Пятый проект — проект демократизации; это проект углубления демократии путем изменения институционального содержания демократической политики. Демократия, которая сейчас существует в богатом Североатлантическом мире, может быть описана как низкоэнергетическая демократия. Эта демократия организована по форме, которая продолжает вносить изменения, зависящие от кризиса. Доминирующие политические институты этой демократии тормозят развитие сильных структурных альтернатив. А следствием является то, что, когда нет кризиса, нет никаких изменений. В наших интересах создание высокоэнергетических демократий, которые не зависят от травм как условия трансформации. Одним измерением, одним из аспектов этих высокоэнергетических демократий является то, что они способствуют высокому уровню участия в политической жизни, например, государственное финансирование политических кампаний и запрет на частное финансирование, и гарантия свободного доступа к средствам массовой информации в пользу организованных социальных движений, а также политических партий. Второй аспект такой высокоэнергетической демократии — то, что она позволяет отдельным частям страны, отдельным штатам или секторам отказаться от некоторых общих решений в пользу создания альтернативных моделей, контр-моделей национального будущего, для того, чтобы, когда страна идет по определенному пути, она имела возможность прикрыть свою спину и создать альтернативное видение своего будущего и дать этому альтернативному видению материальное выражение. Федеральная система должна быть машиной для экспериментов. И третий аспект таких высокоэнергетических демократий: они все больше и больше добавляют к институтам представительской демократии аспекты прямой демократии. Например, путем предоставления различным властям в государстве прерогативы, конституционного права назначения досрочных выборов, когда власть зашла в тупик, или позволяющие гражданам требовать комплексного программного плебисцита по вопросам, которые являются центральными для национального будущего. Все эти институциональные инновации в организации демократической жизни начинаются в попытке разорвать связь между политикой и деньгами, убрать демократическую политику из тени развращающих денег.
Итак, пять проектов, которые я только что изложил: проект финансирования, проект производственников, образовательный проект, социальный проект и проект демократизации будут составлять содержание сильной национальной альтернативы. Эта альтернатива может быть выдвинута по частям, небольшими постепенными шагами. Она не требует внезапной системной трансформации, но изменения, которые по сути постепенные, все же могут быть радикальным по своим результатам, если будут упорствовать в направлении, определенном видением альтернативы.
Теперь я перехожу к заключительной части моей аргументации: препятствия на пути такого проекта в таких странах, как наши. Есть три набора препятствий, и я буду иметь дело с ними теперь в прямом порядке их кажущейся важности, но в обратном порядке их реального значения. Таким образом, первым препятствием является то, что любой такой проект, кажется, противостоит грозной и подавляющей коалиции мощных интересов. Но я уверен, что программа, подобная той, которую я только что изложил, может быть поддержана и развита мажоритарной коалицией в обществе, союзом рабочих и фермеров, малого и среднего бизнеса и технических кадров против плутократов, паразитов и спекулянтов. Не существует никаких оснований, почему такой проект не может найти и завоевать поддержку большинства населения. Он апеллирует к интересам экономической реальности, производства — реальных социальных сил, которые подавляются и приносятся в жертву современной экономической модели.

- Исходные данные

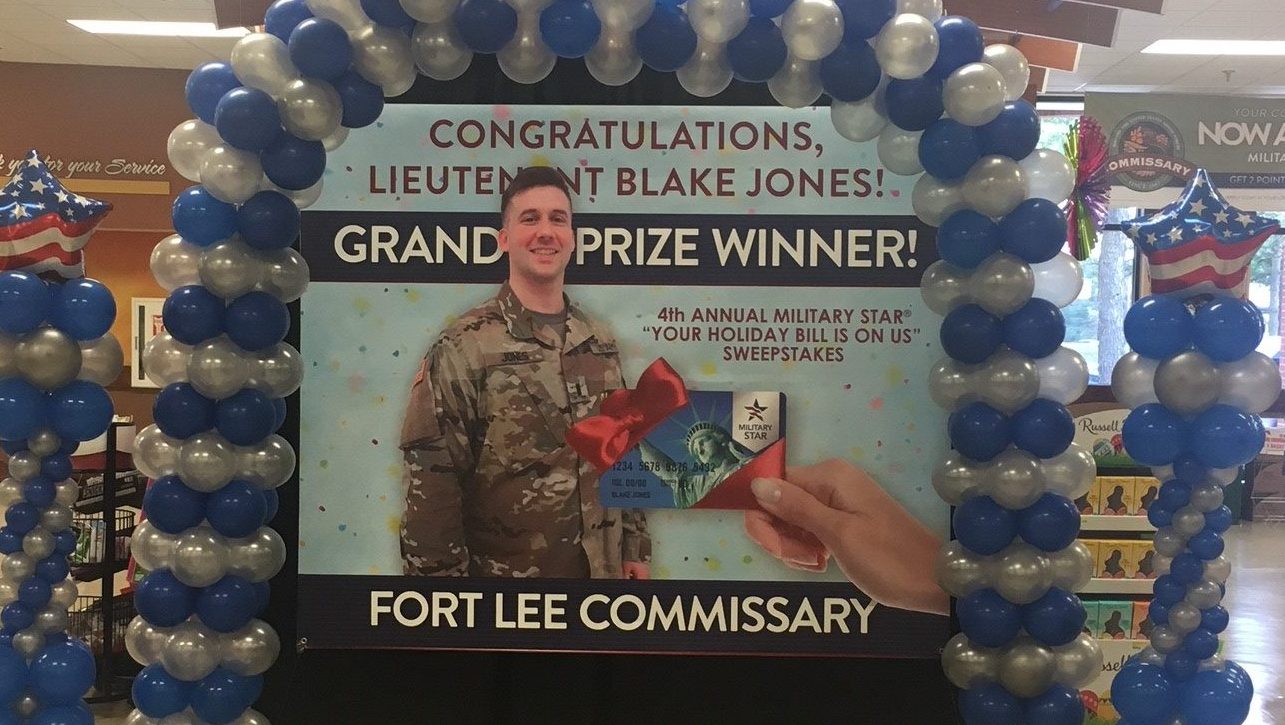 Fort Lee Soldier Wins Big with Your Holiday Bill Is On Us Sweepstakes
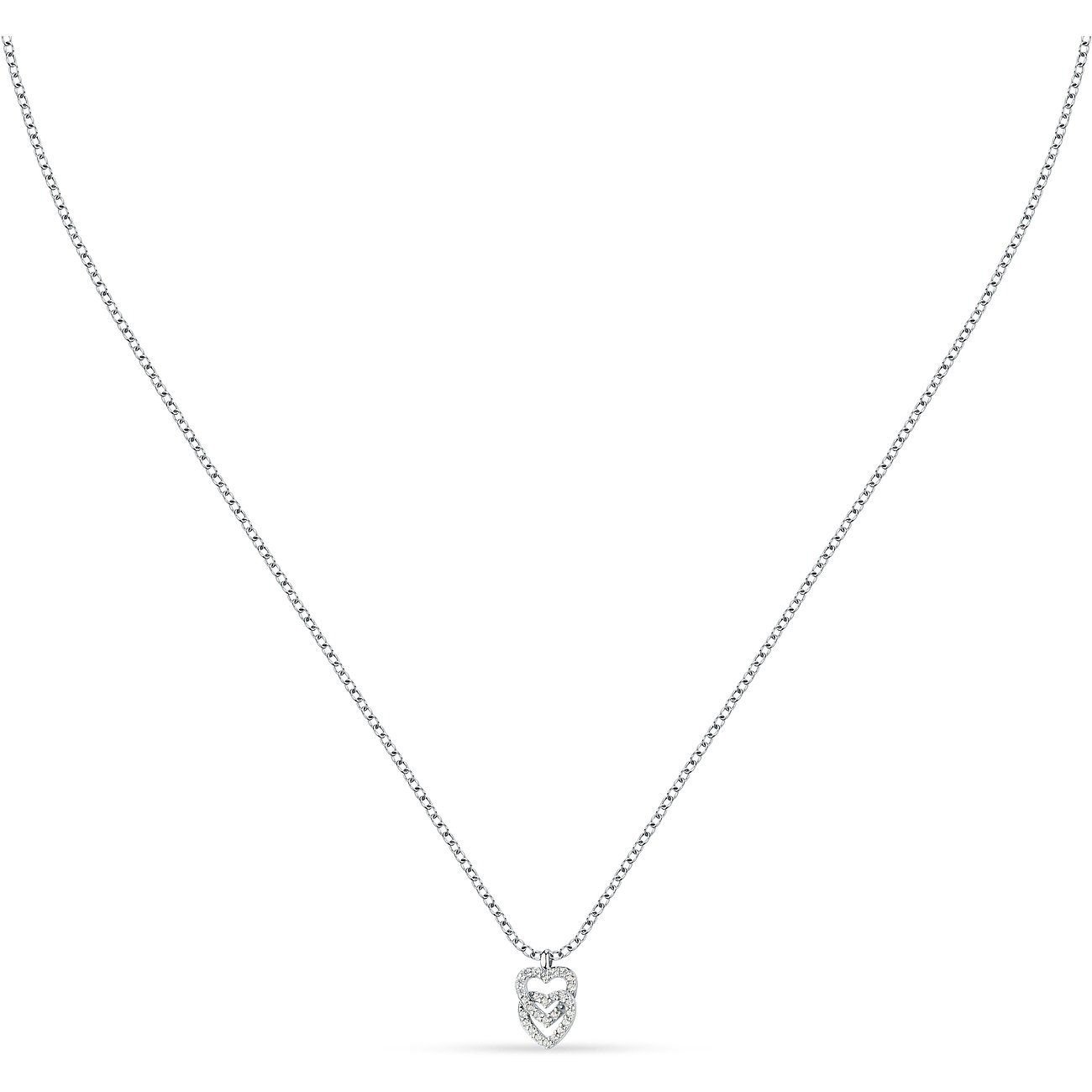 La Petite Story Halskette aus 925er Silber mit Zirkonia.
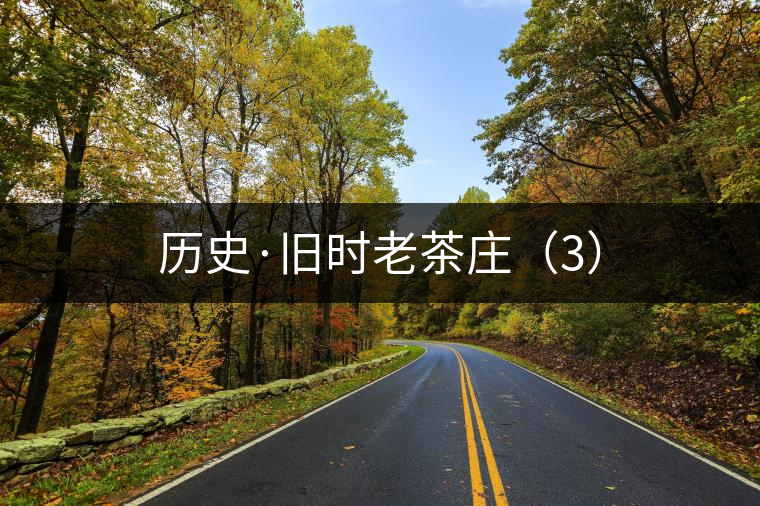 歷史·舊時(shí)老茶莊(3) 歷史·舊時(shí)老茶莊(3)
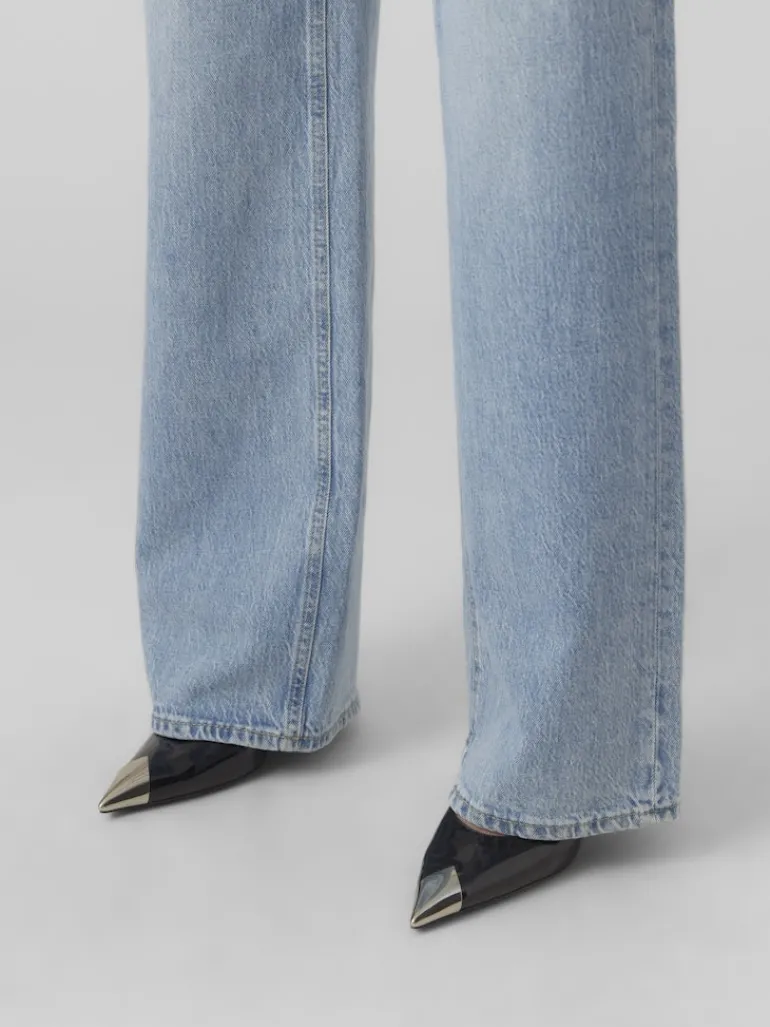 VMTESSA HR WIDE JEANS RA339 GA NOOS light blue denim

- Условие задания
Изложите короче, в виде списка, абзац изучаемого текста, который начинается словами «Пятый проект — проект демократизации». Сохраните его основные факты.

- Ответ к заданию
- Пятый проект — проект демократизации. Он углубляет демократию, изменяя институциональное содержание демократической политики.
- Нынешняя демократия богатого Североатлантического мира низкоэнергетическая. Ее изменения зависят от кризиса, а господствующие институты тормозят сильные структурные альтернативы. Поэтому без кризиса изменений нет.
- Цель — высокоэнергетические демократии, которым для преобразований не нужны травмы. У них три аспекта:
  1. высокий уровень участия в политической жизни: государственное финансирование кампаний при запрете частного, свободный доступ к СМИ для организованных социальных движений и политических партий;
  2. право отдельных частей страны, штатов или секторов отказываться от некоторых общих решений, чтобы создавать альтернативные модели национального будущего; федеральная система должна быть машиной для экспериментов;
  3. дополнение представительской демократии элементами прямой: право властей назначать досрочные выборы, когда власть зашла в тупик, и право граждан требовать программного плебисцита по центральным вопросам национального будущего.
- Все эти нововведения начинаются с попытки разорвать связь между политикой и деньгами.